Start work on get_categories() for the new db backend

This commit is contained in:
Kovid Goyal 2013-01-24 14:41:03 +05:30
parent dd001ca8c1
commit 68f58f2c30
5 changed files with 191 additions and 70 deletions

View File

@ -293,13 +293,13 @@ class Cache(object):
Return all the books associated with the item identified by
``item_id``, where the item belongs to the field ``name``.
Returned value is a tuple of book ids, or the empty tuple if the item
Returned value is a set of book ids, or the empty set if the item
or the field does not exist.
'''
try:
return self.fields[name].books_for(item_id)
except (KeyError, IndexError):
return ()
return set()
@read_api
def all_book_ids(self, type=frozenset):

View File

@ -0,0 +1,105 @@
#!/usr/bin/env python
# vim:fileencoding=UTF-8:ts=4:sw=4:sta:et:sts=4:fdm=marker:ai
from __future__ import (unicode_literals, division, absolute_import,
print_function)
__license__ = 'GPL v3'
__copyright__ = '2013, Kovid Goyal <kovid at kovidgoyal.net>'
__docformat__ = 'restructuredtext en'
from functools import partial
from calibre.library.field_metadata import TagsIcons
from calibre.utils.config_base import tweaks
CATEGORY_SORTS = { 'name', 'popularity', 'rating' }
class Tag(object):
def __init__(self, name, id=None, count=0, state=0, avg=0, sort=None,
tooltip=None, icon=None, category=None, id_set=None,
is_editable=True, is_searchable=True, use_sort_as_name=False):
self.name = self.original_name = name
self.id = id
self.count = count
self.state = state
self.is_hierarchical = ''
self.is_editable = is_editable
self.is_searchable = is_searchable
self.id_set = id_set if id_set is not None else set([])

### Material:
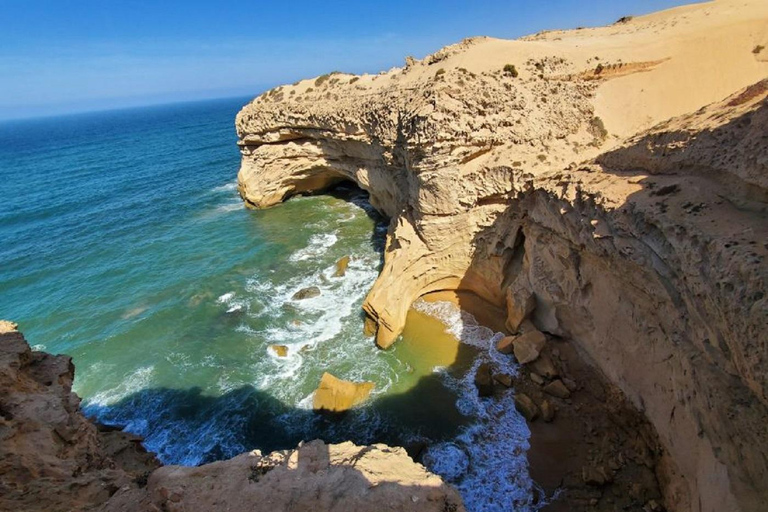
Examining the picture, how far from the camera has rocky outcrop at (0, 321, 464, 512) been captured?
20.9 ft

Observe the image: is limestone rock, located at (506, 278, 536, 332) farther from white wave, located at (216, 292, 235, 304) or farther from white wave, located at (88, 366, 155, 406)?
white wave, located at (88, 366, 155, 406)

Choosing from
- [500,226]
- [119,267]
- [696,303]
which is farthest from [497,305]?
[119,267]

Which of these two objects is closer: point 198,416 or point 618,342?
point 618,342

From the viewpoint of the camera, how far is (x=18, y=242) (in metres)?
31.2

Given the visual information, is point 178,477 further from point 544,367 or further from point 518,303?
point 518,303

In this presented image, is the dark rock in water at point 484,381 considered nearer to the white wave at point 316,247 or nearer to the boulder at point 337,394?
the boulder at point 337,394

### Task instructions:
(1) According to the commit page, how many files were changed?
(2) Reproduce the part of the records that opens with the line containing "Given the visual" and runs through the end of the records, both ends included.

### Solutions to the tasks:
(1) Five files were changed.

(2)
Given the visual information, is point 178,477 further from point 544,367 or further from point 518,303?
point 518,303

In this presented image, is the dark rock in water at point 484,381 considered nearer to the white wave at point 316,247 or nearer to the boulder at point 337,394?
the boulder at point 337,394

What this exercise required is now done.